The goal is ribbons of egg throughout the noodles rather than distinct scrambled pieces, which means you break the egg, push the noodles aside immediately, scramble very briefly, and then fold everything together before the egg sets fully.
This produces the specific partially-set, streaky egg texture that Pad See Ew is supposed to have. White pepper goes on last, directly from the grinder, and it's the ingredient that most clearly signals this is Thai rather than Chinese, because Thai stir-fry dishes use white pepper the way the rest of the world uses black.
Ingredients
- 8 ounces dried ramen noodles (2 bricks, seasoning packets discarded)
- 8 ounces boneless skinless chicken thighs, sliced thin
- 2 large eggs
- 6 ounces gai lan (Chinese broccoli) or broccolini, cut into 2-inch pieces
- 3 tablespoons dark soy sauce
- 1 tablespoon light soy sauce
- 1 tablespoon oyster sauce
- 1 teaspoon sugar
- 2 tablespoons neutral oil with high smoke point (vegetable or avocado)
- 3 cloves garlic, minced
- White pepper, to taste (generous)
- Lime wedge, for serving
Preparation
- Cook ramen noodles in boiling salted water for 2 minutes (slightly undercooked). Drain, rinse under cold water, and spread on a plate or paper towel to dry. Pat dry.
- Combine dark soy sauce, light soy sauce, oyster sauce, and sugar in a small bowl. Stir until sugar dissolves.
- Blanch gai lan in salted boiling water for 1 minute.
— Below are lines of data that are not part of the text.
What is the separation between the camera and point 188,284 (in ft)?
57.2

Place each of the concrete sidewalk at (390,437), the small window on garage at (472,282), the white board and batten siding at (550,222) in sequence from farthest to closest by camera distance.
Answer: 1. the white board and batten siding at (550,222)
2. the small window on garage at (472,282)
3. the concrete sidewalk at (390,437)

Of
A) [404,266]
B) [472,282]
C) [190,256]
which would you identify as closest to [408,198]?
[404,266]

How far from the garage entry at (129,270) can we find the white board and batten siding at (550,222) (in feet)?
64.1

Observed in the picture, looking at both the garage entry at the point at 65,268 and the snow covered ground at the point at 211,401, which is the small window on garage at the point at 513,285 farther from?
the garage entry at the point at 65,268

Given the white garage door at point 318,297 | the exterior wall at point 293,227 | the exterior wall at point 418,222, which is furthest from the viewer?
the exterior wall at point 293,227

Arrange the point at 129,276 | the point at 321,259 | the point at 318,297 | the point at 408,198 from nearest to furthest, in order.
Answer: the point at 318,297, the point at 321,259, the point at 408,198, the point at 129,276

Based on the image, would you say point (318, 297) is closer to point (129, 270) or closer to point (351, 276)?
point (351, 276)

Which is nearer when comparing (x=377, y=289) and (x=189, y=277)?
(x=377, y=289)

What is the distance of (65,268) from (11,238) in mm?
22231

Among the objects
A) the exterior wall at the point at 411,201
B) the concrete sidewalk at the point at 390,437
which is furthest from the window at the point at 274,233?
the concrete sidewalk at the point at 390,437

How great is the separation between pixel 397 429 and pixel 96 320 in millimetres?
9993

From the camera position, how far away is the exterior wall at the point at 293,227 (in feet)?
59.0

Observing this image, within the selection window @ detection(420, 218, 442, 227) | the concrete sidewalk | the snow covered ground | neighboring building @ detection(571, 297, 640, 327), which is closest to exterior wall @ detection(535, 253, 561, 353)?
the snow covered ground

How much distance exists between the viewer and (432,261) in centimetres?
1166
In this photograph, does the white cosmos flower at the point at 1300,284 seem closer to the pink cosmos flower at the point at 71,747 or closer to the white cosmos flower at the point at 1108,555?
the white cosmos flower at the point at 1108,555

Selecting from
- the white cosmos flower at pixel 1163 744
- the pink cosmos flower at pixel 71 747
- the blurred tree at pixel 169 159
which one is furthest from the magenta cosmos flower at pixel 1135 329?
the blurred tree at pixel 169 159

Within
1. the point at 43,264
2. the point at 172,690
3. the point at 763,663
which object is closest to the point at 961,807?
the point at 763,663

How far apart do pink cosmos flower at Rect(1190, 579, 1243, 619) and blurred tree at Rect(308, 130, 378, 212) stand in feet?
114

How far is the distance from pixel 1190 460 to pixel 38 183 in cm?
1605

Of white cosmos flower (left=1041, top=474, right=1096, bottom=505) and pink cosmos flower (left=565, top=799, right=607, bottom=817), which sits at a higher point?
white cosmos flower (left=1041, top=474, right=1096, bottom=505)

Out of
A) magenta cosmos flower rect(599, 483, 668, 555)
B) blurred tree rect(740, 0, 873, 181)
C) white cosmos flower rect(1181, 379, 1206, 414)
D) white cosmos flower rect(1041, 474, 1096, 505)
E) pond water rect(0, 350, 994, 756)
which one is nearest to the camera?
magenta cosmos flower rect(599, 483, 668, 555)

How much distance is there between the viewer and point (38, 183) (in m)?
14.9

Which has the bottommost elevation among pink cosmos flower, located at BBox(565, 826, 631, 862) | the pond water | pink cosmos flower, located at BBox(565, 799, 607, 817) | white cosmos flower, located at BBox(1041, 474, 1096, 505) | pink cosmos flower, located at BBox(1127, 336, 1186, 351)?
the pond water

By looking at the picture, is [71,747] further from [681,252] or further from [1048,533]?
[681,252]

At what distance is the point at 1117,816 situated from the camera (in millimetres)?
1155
Drain and set aside.
- Heat 1 tablespoon oil in a large cast iron skillet or wok over highest possible heat until smoking. Add chicken and cook without stirring for 2 minutes until charred on one side. Stir and cook 1 more minute. Transfer to a plate.
- Add remaining 1 tablespoon oil and garlic to the pan. Cook 20 seconds. Add dried ramen noodles in a single layer. Press down and cook without stirring for 2 minutes until the bottom noodles char slightly. Drizzle sauce over noodles and toss.
- Push noodles to the side. Crack both eggs directly into the empty space. Scramble briefly for 20 seconds until partially set, then fold into the noodles before fully cooked.
- Return chicken and gai lan to the pan. Toss everything together for 1 minute. Finish with a generous amount of white pepper. Divide between bowls and serve immediately with lime wedge.